## Textauszug
Düsseldorf Martin Armknecht: In der Heimat zur Tiefen-Entspannung
Der Schauspieler Martin Armknecht spielt zurzeit in seiner Geburtsstadt in der Komödie. Bekannt wurde er durch die Lindenstraße.
Düsseldorf. Freiheitsliebend ist Martin Armknecht seit seiner Jugend. Er ist drei Mal von der Schule geflogen. „Nicht weil ich zu blöd war, sondern weil ich gegen das alte System mit autoritären Paukern rebelliert habe. Einige waren noch alte Nazi-Köppe“. Sagt der Sohn von Peter Armknecht, der 40 Jahre bei Henkel arbeitete und zu den Betriebsrat-Gründern zählte.
Das war Ende der 70er/Anfang der 1980er Jahre, in der junge Menschen alternative Lebensformen suchten. Die Zeit von Matahari-Passage, Anti-Franz-Josef-Strauss-Kampagnen und Straßen-Theater. In Düsseldorf, wo Martin eine bewegte Jugend in zahlreichen WGs verbrachte, es aber nur zum 10. Klasse-Abschluss auf der Hauptschule Itterstraße geschafft hat und danach eine fabelhafte Karriere als Schauspieler hingelegt hat. Zunächst auf den Brettern, ab den 90ern in Kino und Fernsehen.
Wenig stromlinienförmig, wie er bis heute ist, so auch seine Rollen — so neben Till Schweiger im Kultfilm „Manta, Manta“ oder in den frühen 90ern dann in der „Lindenstraße“, wo er für Furore sorgte: mit Georg Uecker wechselte er den ersten schwulen Kuss in einer deutschen Vorabendserie.
„Die Leute haben uns beschimpft, mit ,Ab ins KZ!’ und schickten uns sogar Morddrohungen“, erinnert sich Armknecht, der heute als Vater einer 16-jährigen Tochter in Köln wohnt und bis Mitte Juli in dem Stück „Zauberhafte Zeiten“ als alkoholisierter Postbote beweist, wie komisch er sein kann. Wenn er auch häufig in TV-Studios arbeitet und auf der Mattscheibe zu erleben ist, so hat sich Martin Armknecht doch diese Wochen freigeschaufelt, freut sich endlich wieder in seiner Heimatstadt zu spielen.

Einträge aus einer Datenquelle

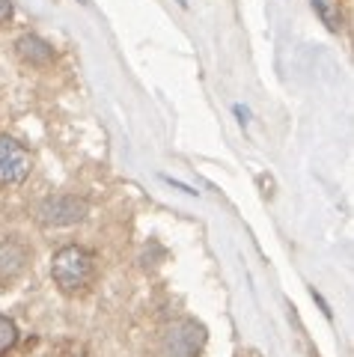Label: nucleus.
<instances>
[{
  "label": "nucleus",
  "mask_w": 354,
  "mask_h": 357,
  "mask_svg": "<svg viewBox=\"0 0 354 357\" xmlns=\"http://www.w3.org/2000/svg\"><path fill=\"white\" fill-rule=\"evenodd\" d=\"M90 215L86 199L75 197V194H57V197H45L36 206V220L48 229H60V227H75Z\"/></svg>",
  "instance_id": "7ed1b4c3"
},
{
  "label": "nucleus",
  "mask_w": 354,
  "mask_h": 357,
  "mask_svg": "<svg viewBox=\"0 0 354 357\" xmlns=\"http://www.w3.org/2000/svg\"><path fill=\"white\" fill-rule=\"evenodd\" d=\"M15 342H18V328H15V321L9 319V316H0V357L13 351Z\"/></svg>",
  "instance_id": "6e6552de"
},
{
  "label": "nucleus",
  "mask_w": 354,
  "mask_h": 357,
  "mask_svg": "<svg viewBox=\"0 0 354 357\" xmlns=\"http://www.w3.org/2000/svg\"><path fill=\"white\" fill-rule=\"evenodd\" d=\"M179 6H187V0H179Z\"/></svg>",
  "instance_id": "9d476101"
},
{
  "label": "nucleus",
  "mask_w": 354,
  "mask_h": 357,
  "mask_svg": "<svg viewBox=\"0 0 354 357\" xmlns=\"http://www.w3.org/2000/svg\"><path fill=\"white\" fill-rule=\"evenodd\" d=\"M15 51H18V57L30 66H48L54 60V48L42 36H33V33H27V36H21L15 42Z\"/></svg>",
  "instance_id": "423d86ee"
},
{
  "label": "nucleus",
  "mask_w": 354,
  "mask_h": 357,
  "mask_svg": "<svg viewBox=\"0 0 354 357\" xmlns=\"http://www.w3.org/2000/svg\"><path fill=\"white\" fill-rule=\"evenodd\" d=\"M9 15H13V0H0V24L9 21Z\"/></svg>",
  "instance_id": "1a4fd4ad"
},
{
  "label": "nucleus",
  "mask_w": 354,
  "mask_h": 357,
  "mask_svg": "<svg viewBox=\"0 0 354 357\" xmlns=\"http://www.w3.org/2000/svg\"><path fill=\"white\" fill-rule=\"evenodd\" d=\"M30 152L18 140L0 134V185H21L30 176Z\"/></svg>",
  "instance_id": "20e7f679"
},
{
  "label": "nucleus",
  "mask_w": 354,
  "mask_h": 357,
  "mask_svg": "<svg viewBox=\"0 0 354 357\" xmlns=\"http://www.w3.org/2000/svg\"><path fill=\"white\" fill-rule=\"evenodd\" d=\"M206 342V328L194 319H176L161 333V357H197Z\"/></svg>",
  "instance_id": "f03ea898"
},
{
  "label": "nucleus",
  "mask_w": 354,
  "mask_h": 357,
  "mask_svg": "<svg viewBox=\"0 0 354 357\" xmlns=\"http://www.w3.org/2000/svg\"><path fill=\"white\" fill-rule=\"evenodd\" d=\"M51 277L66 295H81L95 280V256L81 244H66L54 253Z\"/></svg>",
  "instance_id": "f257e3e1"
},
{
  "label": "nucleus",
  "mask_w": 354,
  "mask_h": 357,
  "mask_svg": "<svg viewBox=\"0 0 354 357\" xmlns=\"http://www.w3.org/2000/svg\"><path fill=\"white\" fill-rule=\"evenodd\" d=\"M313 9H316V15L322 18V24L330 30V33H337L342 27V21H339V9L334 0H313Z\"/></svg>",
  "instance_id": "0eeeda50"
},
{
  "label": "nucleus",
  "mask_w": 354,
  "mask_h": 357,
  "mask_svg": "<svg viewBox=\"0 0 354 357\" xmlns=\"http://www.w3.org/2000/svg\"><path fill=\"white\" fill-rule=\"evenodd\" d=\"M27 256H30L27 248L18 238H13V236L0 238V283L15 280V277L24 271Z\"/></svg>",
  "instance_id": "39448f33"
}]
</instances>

## Aufgaben
A) Gib den Textauszug von „Düsseldorf. Freiheitsliebend ist“ bis „den Betriebsrat-Gründern zählte.“ einschließlich wortgetreu wieder.
B) Stimmen die folgenden Aussagen mit dem Textauszug überein? Antworte jeweils mit Ja oder Nein und zitiere die entscheidenden Worte. (i) Martin Armknecht musste dreimal die Schule verlassen. (ii) Martin Armknecht lebt heute in Düsseldorf. (iii) In „Zauberhafte Zeiten“ spielt er einen Postboten.

## Antworten
A)
Düsseldorf. Freiheitsliebend ist Martin Armknecht seit seiner Jugend. Er ist drei Mal von der Schule geflogen. „Nicht weil ich zu blöd war, sondern weil ich gegen das alte System mit autoritären Paukern rebelliert habe. Einige waren noch alte Nazi-Köppe“. Sagt der Sohn von Peter Armknecht, der 40 Jahre bei Henkel arbeitete und zu den Betriebsrat-Gründern zählte.

B)
(i) Ja: „Er ist drei Mal von der Schule geflogen.“
(ii) Nein: „der heute als Vater einer 16-jährigen Tochter in Köln wohnt“
(iii) Ja: „in dem Stück „Zauberhafte Zeiten“ als alkoholisierter Postbote“